#### [TASKS AND EXERCISES]
- 1) According to the review of Fear Itself: Spider-Man, for how many days straight does Spider-Man help the people infected with fear?
- 2) Extend the review of Fear Itself: Spider-Man, picking up right after the quoted monologue it ends on.

#### [SUPPLIED PASSAGE]
Just finished up reading the last issue of Fear Itself: Spider-Man and wow, that was one excellent comic. I love it when Spider-Man is written like this - filled with fear and having the mindset that he's beaten, but he doesn't give up no matter what and Chris Yost caught it perfectly.

The mini series follow Spider-Man as he swings around the city of New York helping as many people as he can who's infected with fear as so is he. For three days straight he helps everyone he cans; a taxi cab driver who gets surrounded by a mob, a man who tried to commit suicide by jumping off a building, another man from shooting a church full of innocent people, a woman who was in labor and her unborn child.

The third issue is the one that stands out the most; in here, Spider-Man is heavily wounded, after a battle with Vermin from issue two, as he webs across town with Karen - a pregnant woman - trying to get to a hospital. He gets to the hospital and sees everyone scared and things get worse when Agrir, The Thing's possessed form, smashes into the hospital trying to kill Spider-Man so he can continue spreading Fear for his Serpent King.


The battle is an intense moment as there's a monologue going during the battle:

"What do I fear most? My own death? The people I care for dying? Failure? Death comes naturally for everyone eventually. Failure is part of life. But when hope dies...when hope is gone, then there's nothing left to fight for. And that's what I'm truly afraid of.[...]There is no hope. I can barely stand. I can't feel my right arm. There's blood in my eyes, my ears. He's stronger than me. I can't even hurt  him. There is no hope..but luckily...I'm too big of an idiot to accept it."

#### [DATA PROVIDED]
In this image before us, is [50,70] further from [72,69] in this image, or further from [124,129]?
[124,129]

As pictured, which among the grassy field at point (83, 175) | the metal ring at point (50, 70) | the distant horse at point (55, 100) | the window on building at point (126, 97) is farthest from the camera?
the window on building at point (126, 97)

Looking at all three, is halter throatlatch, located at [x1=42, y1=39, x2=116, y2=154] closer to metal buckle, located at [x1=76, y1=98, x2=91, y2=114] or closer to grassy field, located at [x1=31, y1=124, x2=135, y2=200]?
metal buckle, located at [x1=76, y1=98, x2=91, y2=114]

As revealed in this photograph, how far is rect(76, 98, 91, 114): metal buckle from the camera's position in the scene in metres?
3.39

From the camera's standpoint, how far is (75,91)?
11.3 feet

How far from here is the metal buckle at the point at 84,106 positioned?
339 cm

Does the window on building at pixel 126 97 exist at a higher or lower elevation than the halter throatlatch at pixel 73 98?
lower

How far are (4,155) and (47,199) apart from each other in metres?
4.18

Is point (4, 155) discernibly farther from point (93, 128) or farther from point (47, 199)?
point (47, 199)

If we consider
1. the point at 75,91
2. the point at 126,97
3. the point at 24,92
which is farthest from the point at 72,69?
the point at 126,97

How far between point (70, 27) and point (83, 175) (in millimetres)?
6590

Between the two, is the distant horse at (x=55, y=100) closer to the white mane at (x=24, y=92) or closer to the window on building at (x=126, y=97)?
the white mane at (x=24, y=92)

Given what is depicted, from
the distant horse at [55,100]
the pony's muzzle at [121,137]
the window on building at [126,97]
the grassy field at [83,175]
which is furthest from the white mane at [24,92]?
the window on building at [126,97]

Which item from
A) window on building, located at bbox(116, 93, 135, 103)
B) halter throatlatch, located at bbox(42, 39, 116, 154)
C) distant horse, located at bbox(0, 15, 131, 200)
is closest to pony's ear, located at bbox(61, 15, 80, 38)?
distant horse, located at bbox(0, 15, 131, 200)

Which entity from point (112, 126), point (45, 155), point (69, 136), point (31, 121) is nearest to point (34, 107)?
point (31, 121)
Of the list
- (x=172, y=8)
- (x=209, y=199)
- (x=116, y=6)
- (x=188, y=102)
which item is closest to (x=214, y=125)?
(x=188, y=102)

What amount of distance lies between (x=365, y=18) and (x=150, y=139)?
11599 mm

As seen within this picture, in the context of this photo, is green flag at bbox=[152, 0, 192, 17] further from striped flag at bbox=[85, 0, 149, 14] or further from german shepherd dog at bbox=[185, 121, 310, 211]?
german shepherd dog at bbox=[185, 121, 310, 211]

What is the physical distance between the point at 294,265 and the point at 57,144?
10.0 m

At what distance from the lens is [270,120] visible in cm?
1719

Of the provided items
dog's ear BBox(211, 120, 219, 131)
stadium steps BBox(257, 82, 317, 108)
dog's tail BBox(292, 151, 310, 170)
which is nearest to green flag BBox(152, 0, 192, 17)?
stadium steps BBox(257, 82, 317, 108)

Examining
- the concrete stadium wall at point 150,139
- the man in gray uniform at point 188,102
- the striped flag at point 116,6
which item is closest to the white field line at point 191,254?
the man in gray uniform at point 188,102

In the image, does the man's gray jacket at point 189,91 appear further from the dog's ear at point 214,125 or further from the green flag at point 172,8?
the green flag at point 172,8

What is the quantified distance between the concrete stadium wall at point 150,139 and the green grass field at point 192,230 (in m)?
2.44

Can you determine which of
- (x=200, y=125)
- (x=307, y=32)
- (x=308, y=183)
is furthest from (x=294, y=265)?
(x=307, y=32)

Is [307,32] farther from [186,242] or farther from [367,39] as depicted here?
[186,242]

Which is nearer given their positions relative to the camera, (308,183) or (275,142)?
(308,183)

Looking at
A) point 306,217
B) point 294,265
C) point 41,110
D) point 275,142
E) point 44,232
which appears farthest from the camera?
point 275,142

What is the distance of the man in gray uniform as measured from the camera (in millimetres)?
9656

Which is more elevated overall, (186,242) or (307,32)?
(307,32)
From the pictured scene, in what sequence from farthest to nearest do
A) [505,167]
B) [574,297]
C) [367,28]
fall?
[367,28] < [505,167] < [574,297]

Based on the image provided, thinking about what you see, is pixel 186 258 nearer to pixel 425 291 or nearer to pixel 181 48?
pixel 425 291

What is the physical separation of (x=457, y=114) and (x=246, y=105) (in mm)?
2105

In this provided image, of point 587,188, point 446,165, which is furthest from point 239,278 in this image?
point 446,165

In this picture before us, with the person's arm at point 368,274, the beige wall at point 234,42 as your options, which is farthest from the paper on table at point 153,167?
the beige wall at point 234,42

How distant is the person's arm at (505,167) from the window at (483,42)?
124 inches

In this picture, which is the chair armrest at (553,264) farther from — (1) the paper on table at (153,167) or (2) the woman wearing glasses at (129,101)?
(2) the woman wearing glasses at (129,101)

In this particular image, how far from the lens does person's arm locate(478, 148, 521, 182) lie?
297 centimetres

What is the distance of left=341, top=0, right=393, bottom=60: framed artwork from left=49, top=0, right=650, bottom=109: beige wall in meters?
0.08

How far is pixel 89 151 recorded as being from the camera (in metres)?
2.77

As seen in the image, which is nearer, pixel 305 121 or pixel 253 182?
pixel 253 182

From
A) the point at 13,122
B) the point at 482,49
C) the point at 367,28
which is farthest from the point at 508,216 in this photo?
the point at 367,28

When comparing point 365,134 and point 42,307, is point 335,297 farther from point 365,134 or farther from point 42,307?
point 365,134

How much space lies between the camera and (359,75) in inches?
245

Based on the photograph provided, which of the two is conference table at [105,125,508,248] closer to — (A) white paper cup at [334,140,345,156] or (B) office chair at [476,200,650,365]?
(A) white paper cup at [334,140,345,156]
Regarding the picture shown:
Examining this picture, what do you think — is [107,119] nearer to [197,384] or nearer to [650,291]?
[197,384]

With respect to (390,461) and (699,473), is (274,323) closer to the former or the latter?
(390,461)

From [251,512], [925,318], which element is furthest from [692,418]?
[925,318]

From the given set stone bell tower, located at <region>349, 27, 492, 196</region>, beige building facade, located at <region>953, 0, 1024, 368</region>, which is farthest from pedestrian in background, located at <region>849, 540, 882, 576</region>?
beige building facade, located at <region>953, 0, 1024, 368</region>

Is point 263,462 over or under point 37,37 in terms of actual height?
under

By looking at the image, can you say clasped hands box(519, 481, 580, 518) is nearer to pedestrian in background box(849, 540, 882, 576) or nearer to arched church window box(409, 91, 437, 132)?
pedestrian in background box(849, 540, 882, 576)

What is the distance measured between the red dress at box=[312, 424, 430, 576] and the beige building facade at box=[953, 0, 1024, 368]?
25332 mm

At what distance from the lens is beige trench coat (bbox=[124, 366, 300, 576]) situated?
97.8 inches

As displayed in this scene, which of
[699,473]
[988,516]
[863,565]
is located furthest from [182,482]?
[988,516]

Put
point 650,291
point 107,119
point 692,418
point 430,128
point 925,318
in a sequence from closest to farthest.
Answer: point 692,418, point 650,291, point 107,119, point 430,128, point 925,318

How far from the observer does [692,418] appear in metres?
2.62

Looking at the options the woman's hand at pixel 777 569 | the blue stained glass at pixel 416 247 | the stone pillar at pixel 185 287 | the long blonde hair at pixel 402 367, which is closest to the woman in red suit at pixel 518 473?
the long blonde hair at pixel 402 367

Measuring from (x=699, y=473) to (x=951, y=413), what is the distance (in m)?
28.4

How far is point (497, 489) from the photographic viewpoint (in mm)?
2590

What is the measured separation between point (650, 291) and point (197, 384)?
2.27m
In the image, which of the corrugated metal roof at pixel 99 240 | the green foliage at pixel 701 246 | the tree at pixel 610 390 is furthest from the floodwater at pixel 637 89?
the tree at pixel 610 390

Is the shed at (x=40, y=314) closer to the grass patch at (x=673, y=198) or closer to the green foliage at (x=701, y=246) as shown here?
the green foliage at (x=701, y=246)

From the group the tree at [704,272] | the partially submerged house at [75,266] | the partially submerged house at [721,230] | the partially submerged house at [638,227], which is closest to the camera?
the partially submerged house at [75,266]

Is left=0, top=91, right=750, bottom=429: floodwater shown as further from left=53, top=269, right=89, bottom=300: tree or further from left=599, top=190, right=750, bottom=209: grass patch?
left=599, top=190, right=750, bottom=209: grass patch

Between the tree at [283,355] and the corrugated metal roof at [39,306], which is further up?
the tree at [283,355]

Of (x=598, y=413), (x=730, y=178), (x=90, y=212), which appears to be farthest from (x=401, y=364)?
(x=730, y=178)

#### [EXPECTED RESPONSES]
- 1) Three days.

- 2)
From there he tries to lay out Angrir and ends up shocking him by using Angrir's hammer to conduct electricity, Angrir then calls it quits and walks away while Spider-Man believes that Grimm was fighting against Angrir internally.


Spider-Man's monologue throughout the comic was the most powerful thing about it, how he kept talking about losing hope but not giving up is something you don't really think of when you think about super heroes. The art and writing for this was superb, I wouldn't change a single thing about this issue. We've all seen Spider-Man deal with emotions similiar, but I think Fear Itself: Spider-Man captures Spider-Man the best when he's losing hope and is full of fear.